● **Challenges**:
1: In the App Engine rendering article, condense the paragraph beginning "smallpt is clearly CPU bound" into a short bulleted list that keeps its main figures.
2: Carry the App Engine rendering article on past its final sentence, keeping the same voice.

Brute Force Rendering Using Google App Engine

January 6th, 2011

A few months ago I was feeding my internet addiction on programming.reddit and stumbled upon Kevin Beason's smallpt, a global illumination renderer in 99 lines of c++. He uses Monte Carlo path tracing. In this approach, the radiance at each pixel is estimated by taking the average of many independent samples. Producing good visual results is slow (compared with other approaches) because quadrupling the number of samples only reduces the error by half. However, the solution is "embarrassingly parallel" so it can be sped up substantially if you have the horsepower to throw at it.

Around the same time I discovered smallpt I was learning about Google App Engine. App Engine lets you write web apps that run on Google's infrastructure. It is designed to automagically scale as traffic increases, spawning new instances of an app that run in parallel. The natural question was, could smallpt be ported to App Engine? How much of a speedup was possible?

smallpt is clearly CPU bound and App Engine has a max rate limit of 72 CPU-minutes/minute. This basically means the equivalent of 72 1.2 GHz processors can be used at once. Beason's highest quality example took 10.3 hrs to render at 1024x768 using a 2.4 GHz quad core. A rough estimate of the potential speedup was (72 * 1.2) / (4 * 2.4) = 9x. This was a bit less than I had hoped for (I wanted a lightning fast render farm!), but I decided to move forward anyway.

My first step was to port smallpt from c++ to python. This turned out to be a mistake. My implementation was about 300x slower than the c++ version. I'm sure there was plenty of opportunity for improvement. I'm a python novice, I didn't check that I was following "best practices" for performance, and I didn't try running it on an optimized interpreter (I think Google uses one). However, after taking a look at language benchmarks, I wasn't convinced I could obtain the performance I wanted. I decided to switch to Java. Much to my surprise, my Java implementation performed nearly as well as the c++ version! Next, I built a web interface for telling app instances to trace a specific section of the image. At this point, my time and interest shifted to other projects. Rather than let the source code slowly be forgotten on my hard drive I'm releasing it. Maybe it will serve as a reference or starting point for others. Proceed at your own risk.

● **Recorded information**:
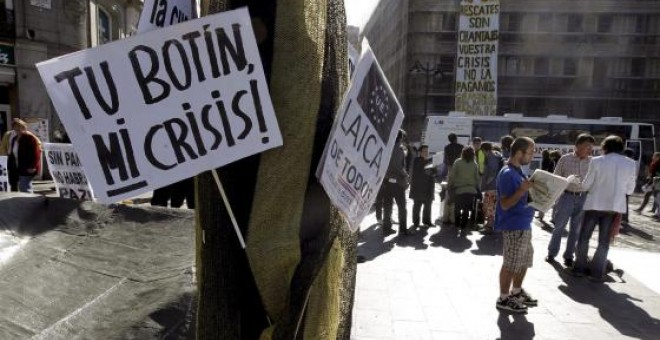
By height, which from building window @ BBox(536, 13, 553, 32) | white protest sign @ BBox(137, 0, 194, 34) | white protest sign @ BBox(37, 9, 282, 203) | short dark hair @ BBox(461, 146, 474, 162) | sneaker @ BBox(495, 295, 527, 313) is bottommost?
sneaker @ BBox(495, 295, 527, 313)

● **Answers below**:
1:
- smallpt is CPU bound, and App Engine allows at most 72 CPU-minutes per minute, about the same as 72 processors at 1.2 GHz running at once.
- Beason's highest-quality example took 10.3 hours to render at 1024x768 on a 2.4 GHz quad core.
- The rough estimate of the possible speedup was (72 × 1.2) / (4 × 2.4) = 9x.
- That was less than hoped for, but the project went ahead anyway.

2:
- Send multiple HTTP requests at once from the computer coordinating the rendering distribution (NIO?)
- App instances need to track their runtime to prevent going over the 30 second request limit
- App instances need to track their cpu usage to prevent going over the 72 CPU-minutes/minute limit (it's not guaranteed that all machines will be 1.2 GHz)
- Each App Engine account supports up to 10 unique apps. It's against the rules to have multiple apps that act as one. If you want to briefly "bend the rules" for learning purposes, you could try creating 10 copies of the same thing. This would have a potential 90x speedup. (I'm kind of curious if Google has a way to detect when someone creates identical or near identical copies of the same app.)
- If you really want to break the rules, you could try creating multiple App Engine accounts that each have 10 copies of the app. This would be a bit challenging because the signup process requires a unique cell phone number. Google sends you a registration code via SMS. You might be able to get around this by purchasing a few phones numbers using twilio @ $1/each. The second challenge is that getting the full 72 CPU-minutes/minute requires enabling billing which requires a Google Checkout account. Will Google allow you to use the same credit card for multiple Checkout accounts?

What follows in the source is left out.